Author of reported comment:
Ray Ingles
Comment Date:
16:04 on Jan 24 2008
Comment:
The essential difference between the 'supernatural' and the 'natural' is that the 'supernatural' is defined to be 'unknowable' - something forever beyond human ken. Once something is explained, nobody considers it supernatural anymore - look up the history of lightning rods. But there's a problem with the idea of the 'unknowable'. How can we, in practice, distinguish between something 'currently unknown but comprehensible' and something 'forever unknowable'? From a practical perspective, the only way to tell which category something falls into is to try to understand it; if you succeed, then it was knowable. The problem is, if you fail, you can't conclude that it's unknowable. It might be... but it also might be the case that you just didn't happen to figure out something knowable, and you or someone else might have better luck on a subsequent attempt. Science doesn't accept the 'unknowable' in principle (hardly surprising - the word itself is based on 'scientia', Latin for 'knowledge'). It hasn't proved to be a useful concept in the past.
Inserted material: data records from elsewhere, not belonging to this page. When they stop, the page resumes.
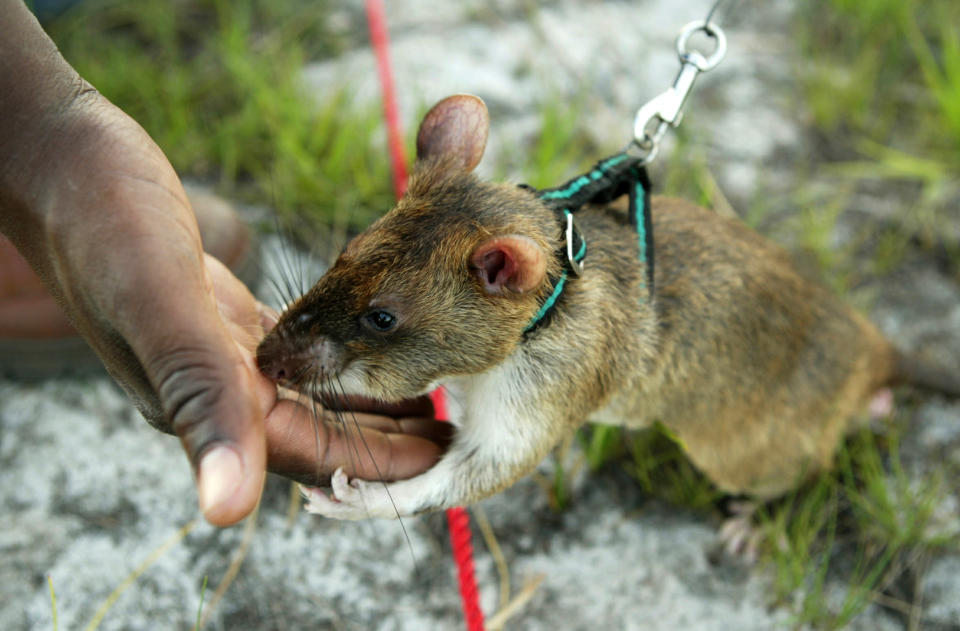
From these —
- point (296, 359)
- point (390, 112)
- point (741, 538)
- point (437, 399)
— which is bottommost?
point (741, 538)

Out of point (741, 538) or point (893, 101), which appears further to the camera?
point (893, 101)

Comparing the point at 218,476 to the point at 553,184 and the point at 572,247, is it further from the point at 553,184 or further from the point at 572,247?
the point at 553,184

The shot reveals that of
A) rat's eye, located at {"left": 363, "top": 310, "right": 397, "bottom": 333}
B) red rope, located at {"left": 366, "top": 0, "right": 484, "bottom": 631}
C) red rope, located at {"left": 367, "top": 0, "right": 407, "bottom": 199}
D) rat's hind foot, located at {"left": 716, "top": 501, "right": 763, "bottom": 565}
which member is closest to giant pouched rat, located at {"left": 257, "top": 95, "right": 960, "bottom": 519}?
rat's eye, located at {"left": 363, "top": 310, "right": 397, "bottom": 333}

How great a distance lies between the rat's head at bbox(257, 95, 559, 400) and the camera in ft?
6.42

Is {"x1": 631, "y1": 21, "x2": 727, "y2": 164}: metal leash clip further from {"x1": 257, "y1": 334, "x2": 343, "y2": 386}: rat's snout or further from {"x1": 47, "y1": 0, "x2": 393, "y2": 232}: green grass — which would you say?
{"x1": 47, "y1": 0, "x2": 393, "y2": 232}: green grass

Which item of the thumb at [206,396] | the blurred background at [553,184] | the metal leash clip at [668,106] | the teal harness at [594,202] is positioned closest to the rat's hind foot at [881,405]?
the blurred background at [553,184]

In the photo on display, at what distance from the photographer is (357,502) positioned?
84.2 inches

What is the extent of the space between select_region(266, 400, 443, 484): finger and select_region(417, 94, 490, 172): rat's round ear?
0.76 metres

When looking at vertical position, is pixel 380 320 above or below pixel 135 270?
below

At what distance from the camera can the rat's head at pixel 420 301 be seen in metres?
1.96

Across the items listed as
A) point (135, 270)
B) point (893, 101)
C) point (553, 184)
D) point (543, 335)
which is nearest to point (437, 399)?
point (543, 335)

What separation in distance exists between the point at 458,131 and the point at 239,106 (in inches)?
93.8

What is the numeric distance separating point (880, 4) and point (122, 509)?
4722mm

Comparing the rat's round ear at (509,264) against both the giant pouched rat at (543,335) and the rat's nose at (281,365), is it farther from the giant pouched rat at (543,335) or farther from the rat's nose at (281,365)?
the rat's nose at (281,365)
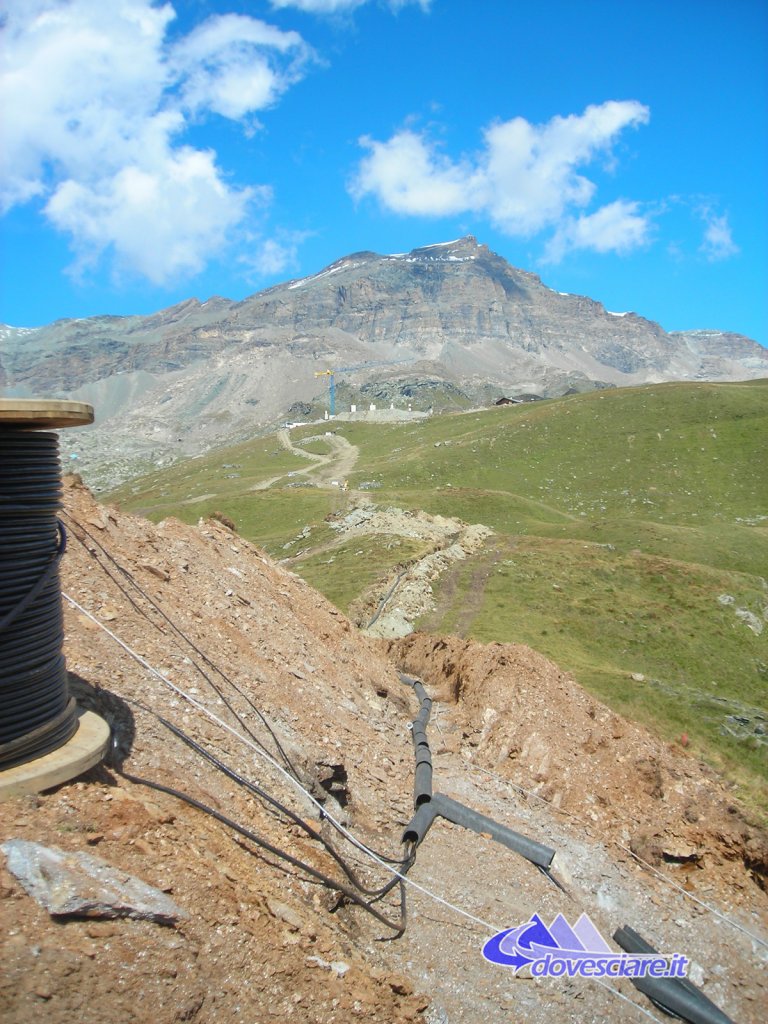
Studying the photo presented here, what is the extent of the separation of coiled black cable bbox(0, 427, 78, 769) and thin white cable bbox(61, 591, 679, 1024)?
317 cm

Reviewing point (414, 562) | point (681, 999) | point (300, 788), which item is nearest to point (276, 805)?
point (300, 788)

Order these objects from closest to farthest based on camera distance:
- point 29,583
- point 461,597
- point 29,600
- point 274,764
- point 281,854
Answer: point 29,600, point 29,583, point 281,854, point 274,764, point 461,597

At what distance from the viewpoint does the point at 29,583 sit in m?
7.89

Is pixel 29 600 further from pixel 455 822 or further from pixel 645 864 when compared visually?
pixel 645 864

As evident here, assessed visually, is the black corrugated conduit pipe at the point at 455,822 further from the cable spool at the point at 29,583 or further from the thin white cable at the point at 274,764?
the cable spool at the point at 29,583

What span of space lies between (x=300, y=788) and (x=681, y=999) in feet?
22.8

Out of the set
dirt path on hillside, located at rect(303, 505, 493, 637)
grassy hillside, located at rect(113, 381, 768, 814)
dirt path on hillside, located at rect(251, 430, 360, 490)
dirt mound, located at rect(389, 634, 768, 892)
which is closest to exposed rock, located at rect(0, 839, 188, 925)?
dirt mound, located at rect(389, 634, 768, 892)

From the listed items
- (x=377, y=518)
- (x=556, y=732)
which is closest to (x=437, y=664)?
(x=556, y=732)

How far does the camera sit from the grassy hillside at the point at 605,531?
115 ft

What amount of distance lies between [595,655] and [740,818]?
2091 centimetres

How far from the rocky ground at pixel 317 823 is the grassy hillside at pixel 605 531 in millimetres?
10206

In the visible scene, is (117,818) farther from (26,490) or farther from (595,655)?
(595,655)

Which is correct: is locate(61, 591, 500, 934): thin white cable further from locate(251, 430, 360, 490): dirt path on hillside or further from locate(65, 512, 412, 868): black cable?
locate(251, 430, 360, 490): dirt path on hillside

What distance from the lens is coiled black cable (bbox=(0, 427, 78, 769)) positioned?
7625 mm
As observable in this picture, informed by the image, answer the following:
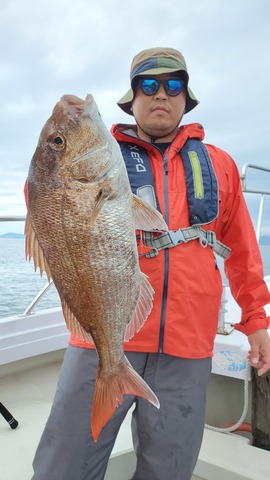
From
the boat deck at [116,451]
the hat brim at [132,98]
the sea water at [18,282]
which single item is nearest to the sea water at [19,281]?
the sea water at [18,282]

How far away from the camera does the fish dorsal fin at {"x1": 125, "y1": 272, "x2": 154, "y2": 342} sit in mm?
1639

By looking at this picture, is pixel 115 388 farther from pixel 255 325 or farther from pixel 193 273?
pixel 255 325

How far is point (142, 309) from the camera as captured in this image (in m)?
1.65

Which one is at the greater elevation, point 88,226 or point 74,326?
point 88,226

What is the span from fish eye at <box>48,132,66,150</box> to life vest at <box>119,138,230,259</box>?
0.56 metres

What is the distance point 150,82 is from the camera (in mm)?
2070

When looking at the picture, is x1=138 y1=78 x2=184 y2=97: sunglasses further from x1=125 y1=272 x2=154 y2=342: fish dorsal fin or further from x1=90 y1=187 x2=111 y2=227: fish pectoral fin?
x1=125 y1=272 x2=154 y2=342: fish dorsal fin

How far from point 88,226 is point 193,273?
0.69m

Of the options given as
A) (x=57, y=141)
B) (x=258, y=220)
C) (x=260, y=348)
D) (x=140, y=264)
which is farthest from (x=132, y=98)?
(x=258, y=220)

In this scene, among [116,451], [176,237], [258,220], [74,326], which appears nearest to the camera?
[74,326]

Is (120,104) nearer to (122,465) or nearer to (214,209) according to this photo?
(214,209)

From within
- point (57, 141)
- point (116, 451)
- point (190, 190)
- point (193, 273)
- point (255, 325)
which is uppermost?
point (57, 141)

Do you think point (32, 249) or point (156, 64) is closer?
point (32, 249)

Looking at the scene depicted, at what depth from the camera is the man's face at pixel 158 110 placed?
2.06 m
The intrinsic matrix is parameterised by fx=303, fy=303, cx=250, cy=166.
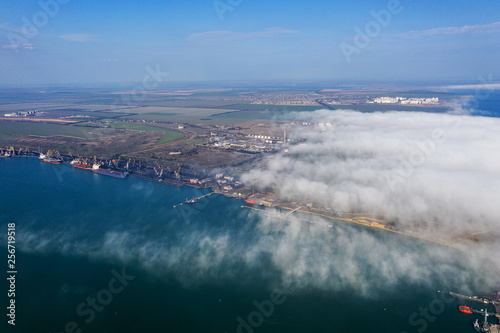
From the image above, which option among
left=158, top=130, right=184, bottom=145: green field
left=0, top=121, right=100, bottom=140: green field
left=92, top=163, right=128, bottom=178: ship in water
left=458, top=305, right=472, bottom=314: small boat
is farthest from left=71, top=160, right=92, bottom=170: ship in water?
left=458, top=305, right=472, bottom=314: small boat

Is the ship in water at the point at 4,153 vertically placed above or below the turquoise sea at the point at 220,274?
above

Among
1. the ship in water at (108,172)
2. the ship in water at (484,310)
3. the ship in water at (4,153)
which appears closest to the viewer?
the ship in water at (484,310)

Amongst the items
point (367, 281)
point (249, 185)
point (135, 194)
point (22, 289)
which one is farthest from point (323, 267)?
point (135, 194)

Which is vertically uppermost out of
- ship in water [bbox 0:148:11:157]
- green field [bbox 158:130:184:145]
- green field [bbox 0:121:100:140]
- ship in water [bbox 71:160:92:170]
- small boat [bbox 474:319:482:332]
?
green field [bbox 0:121:100:140]

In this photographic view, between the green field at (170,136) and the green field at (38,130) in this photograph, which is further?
the green field at (38,130)

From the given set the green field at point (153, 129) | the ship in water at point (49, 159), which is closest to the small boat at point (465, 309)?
the green field at point (153, 129)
Neil Tyson points out the difference between Newton and Laplace (http://research.amnh.org/~tyson/PerimeterOfIgnorance.php) and we might add J. S. Haldane, who asserted that no 'mechanistic' theory could ever account for cellular division and reproduction, just a few decades before the structure of DNA was discovered. Scientists are human, and do indeed have a long history of invoking the divine when reaching the current limits of understanding... until someone comes along and figures out another 'unknowable' feature of the universe.